··· PROVIDED RECORDS

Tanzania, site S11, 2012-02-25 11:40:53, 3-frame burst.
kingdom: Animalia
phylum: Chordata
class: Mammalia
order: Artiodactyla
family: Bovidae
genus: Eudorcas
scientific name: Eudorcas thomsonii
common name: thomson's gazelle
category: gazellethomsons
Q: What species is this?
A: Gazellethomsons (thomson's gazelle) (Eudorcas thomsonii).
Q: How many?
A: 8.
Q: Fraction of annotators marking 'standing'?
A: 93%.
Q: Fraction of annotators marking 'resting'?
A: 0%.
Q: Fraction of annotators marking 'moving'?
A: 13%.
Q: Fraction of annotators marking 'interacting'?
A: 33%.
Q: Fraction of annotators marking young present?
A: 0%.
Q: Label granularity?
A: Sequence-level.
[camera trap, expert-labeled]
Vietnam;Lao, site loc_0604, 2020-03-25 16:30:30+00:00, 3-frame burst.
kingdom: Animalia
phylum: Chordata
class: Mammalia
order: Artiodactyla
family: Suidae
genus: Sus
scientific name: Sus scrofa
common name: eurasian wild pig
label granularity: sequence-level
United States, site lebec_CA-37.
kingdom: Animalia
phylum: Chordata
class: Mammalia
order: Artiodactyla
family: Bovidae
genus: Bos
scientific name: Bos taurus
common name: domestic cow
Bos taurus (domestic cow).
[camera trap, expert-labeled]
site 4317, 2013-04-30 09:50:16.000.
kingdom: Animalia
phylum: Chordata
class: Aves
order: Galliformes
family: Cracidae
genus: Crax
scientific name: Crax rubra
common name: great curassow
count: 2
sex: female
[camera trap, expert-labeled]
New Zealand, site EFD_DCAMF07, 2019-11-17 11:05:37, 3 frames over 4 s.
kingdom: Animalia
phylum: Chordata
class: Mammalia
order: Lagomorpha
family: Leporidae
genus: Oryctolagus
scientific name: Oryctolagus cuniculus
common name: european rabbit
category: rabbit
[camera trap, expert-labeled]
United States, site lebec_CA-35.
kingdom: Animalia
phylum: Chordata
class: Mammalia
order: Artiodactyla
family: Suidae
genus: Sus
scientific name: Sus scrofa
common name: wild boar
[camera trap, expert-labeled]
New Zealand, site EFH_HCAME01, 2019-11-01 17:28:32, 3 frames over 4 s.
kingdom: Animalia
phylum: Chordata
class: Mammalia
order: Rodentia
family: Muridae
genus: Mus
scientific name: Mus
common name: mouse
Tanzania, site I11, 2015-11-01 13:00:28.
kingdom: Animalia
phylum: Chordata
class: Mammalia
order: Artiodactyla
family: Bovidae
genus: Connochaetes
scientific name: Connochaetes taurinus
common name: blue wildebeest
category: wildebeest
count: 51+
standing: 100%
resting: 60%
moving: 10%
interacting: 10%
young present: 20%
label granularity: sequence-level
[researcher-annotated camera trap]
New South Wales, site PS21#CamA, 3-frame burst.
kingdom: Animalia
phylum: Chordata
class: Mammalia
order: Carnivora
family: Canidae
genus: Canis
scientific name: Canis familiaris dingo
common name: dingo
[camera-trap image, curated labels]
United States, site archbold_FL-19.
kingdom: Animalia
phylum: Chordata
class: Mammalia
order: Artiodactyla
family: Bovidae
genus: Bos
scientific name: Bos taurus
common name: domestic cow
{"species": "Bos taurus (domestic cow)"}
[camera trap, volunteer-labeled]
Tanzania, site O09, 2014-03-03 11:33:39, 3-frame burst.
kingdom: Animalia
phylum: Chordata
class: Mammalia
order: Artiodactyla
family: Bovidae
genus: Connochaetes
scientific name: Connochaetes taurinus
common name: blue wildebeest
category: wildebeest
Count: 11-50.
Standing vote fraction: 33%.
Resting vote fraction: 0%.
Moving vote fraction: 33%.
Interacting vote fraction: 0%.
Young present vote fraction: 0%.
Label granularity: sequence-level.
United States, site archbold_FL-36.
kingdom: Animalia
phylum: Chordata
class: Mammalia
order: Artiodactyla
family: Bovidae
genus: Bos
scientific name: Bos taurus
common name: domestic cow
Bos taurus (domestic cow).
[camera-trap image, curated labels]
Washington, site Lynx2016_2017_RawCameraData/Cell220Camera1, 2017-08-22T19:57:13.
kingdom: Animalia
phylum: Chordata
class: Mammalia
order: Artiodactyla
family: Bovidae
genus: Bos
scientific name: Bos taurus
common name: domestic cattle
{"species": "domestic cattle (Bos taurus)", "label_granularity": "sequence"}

······

▶ _REQUIRED ACTION_:
Your answer must consist of every line above, transcribed verbatim.

▶ _YOUR SOLUTION_:
Tanzania, site S11, 2012-02-25 11:40:53, 3-frame burst.
kingdom: Animalia
phylum: Chordata
class: Mammalia
order: Artiodactyla
family: Bovidae
genus: Eudorcas
scientific name: Eudorcas thomsonii
common name: thomson's gazelle
category: gazellethomsons
Q: What species is this?
A: Gazellethomsons (thomson's gazelle) (Eudorcas thomsonii).
Q: How many?
A: 8.
Q: Fraction of annotators marking 'standing'?
A: 93%.
Q: Fraction of annotators marking 'resting'?
A: 0%.
Q: Fraction of annotators marking 'moving'?
A: 13%.
Q: Fraction of annotators marking 'interacting'?
A: 33%.
Q: Fraction of annotators marking young present?
A: 0%.
Q: Label granularity?
A: Sequence-level.
[camera trap, expert-labeled]
Vietnam;Lao, site loc_0604, 2020-03-25 16:30:30+00:00, 3-frame burst.
kingdom: Animalia
phylum: Chordata
class: Mammalia
order: Artiodactyla
family: Suidae
genus: Sus
scientific name: Sus scrofa
common name: eurasian wild pig
label granularity: sequence-level
United States, site lebec_CA-37.
kingdom: Animalia
phylum: Chordata
class: Mammalia
order: Artiodactyla
family: Bovidae
genus: Bos
scientific name: Bos taurus
common name: domestic cow
Bos taurus (domestic cow).
[camera trap, expert-labeled]
site 4317, 2013-04-30 09:50:16.000.
kingdom: Animalia
phylum: Chordata
class: Aves
order: Galliformes
family: Cracidae
genus: Crax
scientific name: Crax rubra
common name: great curassow
count: 2
sex: female
[camera trap, expert-labeled]
New Zealand, site EFD_DCAMF07, 2019-11-17 11:05:37, 3 frames over 4 s.
kingdom: Animalia
phylum: Chordata
class: Mammalia
order: Lagomorpha
family: Leporidae
genus: Oryctolagus
scientific name: Oryctolagus cuniculus
common name: european rabbit
category: rabbit
[camera trap, expert-labeled]
United States, site lebec_CA-35.
kingdom: Animalia
phylum: Chordata
class: Mammalia
order: Artiodactyla
family: Suidae
genus: Sus
scientific name: Sus scrofa
common name: wild boar
[camera trap, expert-labeled]
New Zealand, site EFH_HCAME01, 2019-11-01 17:28:32, 3 frames over 4 s.
kingdom: Animalia
phylum: Chordata
class: Mammalia
order: Rodentia
family: Muridae
genus: Mus
scientific name: Mus
common name: mouse
Tanzania, site I11, 2015-11-01 13:00:28.
kingdom: Animalia
phylum: Chordata
class: Mammalia
order: Artiodactyla
family: Bovidae
genus: Connochaetes
scientific name: Connochaetes taurinus
common name: blue wildebeest
category: wildebeest
count: 51+
standing: 100%
resting: 60%
moving: 10%
interacting: 10%
young present: 20%
label granularity: sequence-level
[researcher-annotated camera trap]
New South Wales, site PS21#CamA, 3-frame burst.
kingdom: Animalia
phylum: Chordata
class: Mammalia
order: Carnivora
family: Canidae
genus: Canis
scientific name: Canis familiaris dingo
common name: dingo
[camera-trap image, curated labels]
United States, site archbold_FL-19.
kingdom: Animalia
phylum: Chordata
class: Mammalia
order: Artiodactyla
family: Bovidae
genus: Bos
scientific name: Bos taurus
common name: domestic cow
{"species": "Bos taurus (domestic cow)"}
[camera trap, volunteer-labeled]
Tanzania, site O09, 2014-03-03 11:33:39, 3-frame burst.
kingdom: Animalia
phylum: Chordata
class: Mammalia
order: Artiodactyla
family: Bovidae
genus: Connochaetes
scientific name: Connochaetes taurinus
common name: blue wildebeest
category: wildebeest
Count: 11-50.
Standing vote fraction: 33%.
Resting vote fraction: 0%.
Moving vote fraction: 33%.
Interacting vote fraction: 0%.
Young present vote fraction: 0%.
Label granularity: sequence-level.
United States, site archbold_FL-36.
kingdom: Animalia
phylum: Chordata
class: Mammalia
order: Artiodactyla
family: Bovidae
genus: Bos
scientific name: Bos taurus
common name: domestic cow
Bos taurus (domestic cow).
[camera-trap image, curated labels]
Washington, site Lynx2016_2017_RawCameraData/Cell220Camera1, 2017-08-22T19:57:13.
kingdom: Animalia
phylum: Chordata
class: Mammalia
order: Artiodactyla
family: Bovidae
genus: Bos
scientific name: Bos taurus
common name: domestic cattle
{"species": "domestic cattle (Bos taurus)", "label_granularity": "sequence"}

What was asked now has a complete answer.